REED: There are no brief answers to this question. People who study music learn to appreciate the beauty of sound, the joy of creating and sharing it, and in the process, they reap the rewards of disciplined practice. Music is that other language the cuts across all other sorts of boundaries. Age, nationality, social class, race, ethnicity, political differences – all of the things that tend to separate us as a human family seem to dissolve in the presence of beautiful music. Therefore, we have a responsibility both to learn and to teach that language.
GTR: The Conservatory’s tag line claims that it’s a place to awaken the musician within. Do you believe in that statement and if yes, why?
FIGUEROA: Absolutely!!! Everyone shares in the process of growing. To express that in an artistic and musical way is everyone’s birthright, we must simply find it.
JACKSON: Yes. After a student has gone through the musical aptitude assessment and audition process, we have the opportunity to see first hand the musical growth of that student as they go from: learning instrument parts, notation, terms and symbols-to performing in front of an audience in literally 3 _ months from the onset of their musical training. You see the passion for their art in their actions as well as in their eyes. You notice self-confidence shining through as they display their newly acquired musical skills from their individual lessons and music theory classes.

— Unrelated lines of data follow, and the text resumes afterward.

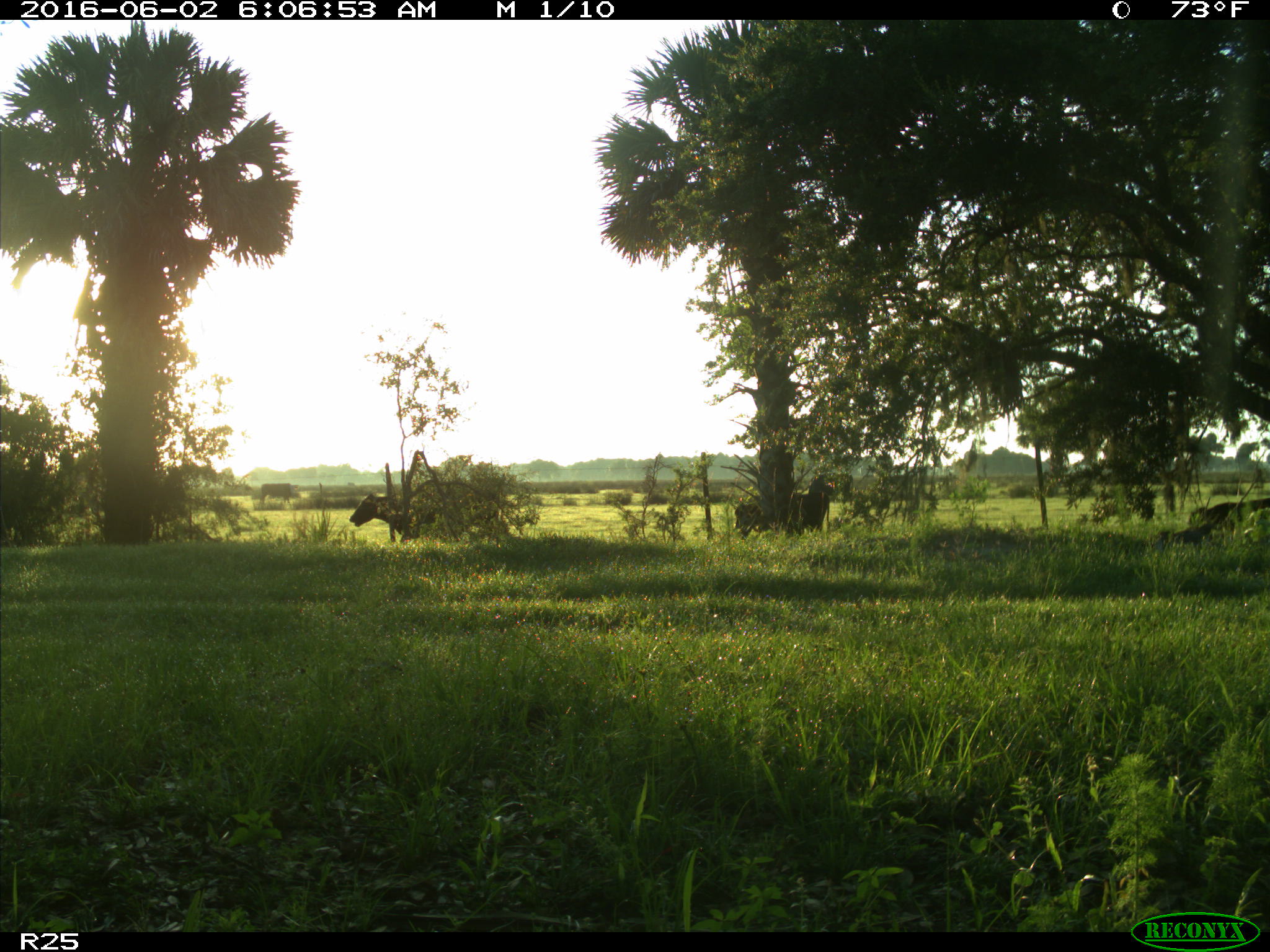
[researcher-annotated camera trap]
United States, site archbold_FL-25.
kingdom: Animalia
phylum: Chordata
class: Mammalia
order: Artiodactyla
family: Bovidae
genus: Bos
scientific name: Bos taurus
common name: domestic cow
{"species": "Bos taurus (domestic cow)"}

MAHER: Absolutely! Excellence and personal achievement are stressed and expected in a very loving and nurturing environment. In that type of environment students and faculty feel free to let loose and explore their creativity, and are not afraid to try new things and stretch themselves. The close proximity created by the students and faculty all being together means that each person is inspired by everyone else’s growth. All these factors work together to make it a vibrant and exciting place to be.
POLLAK: Yes. This is especially true of kids who have come to the program that otherwise would likely have had little or no contact with classical music. I have seen their desire to do this grow from a casual, “hmm, I guess somebody thinks I might be good at this for some reason”, to a sincere enjoyment and desire to excel.
REED: Absolutely. There are many talented people who go through life without the opportunity to explore, develop, and refine that talent. Barthelmes Conservatory provides these opportunities.
GTR: What do you envision for the Conservatory in the future?
FIGUEROA: With as much support as this program has enjoyed from parents, faculty, and administration thus far, I wouldn’t dare limit it’s potential to my imagination, but maybe something worthy of the history books. A huge state-of-the-art building, concert halls, all ages of talent development, incredible public school outreach programs, the finest thinkers and musicians for the next several generations.
JACKSON: Growth beyond belief!! The word is getting out and people are starting to take “note” (we musicians love that). I envision the Conservatory giving many musicians their wings thus allowing their musical souls to take flight.
MAHER: Our own building with facilities catered to our needs as a Music School and an expansion and growth in every way. I think the future for Barthelmes Conservatory is going to be wonderful and I’m excited to be a part of it.
POLLAK: Having a home of its’ own. The abilities of students rising to a level where recitals, chamber music concerts, and chamber orchestra concerts will be presented to the general public.
REED: I envision continued growth, national acclaim, and graduates who achieve world-class feats in the world of music!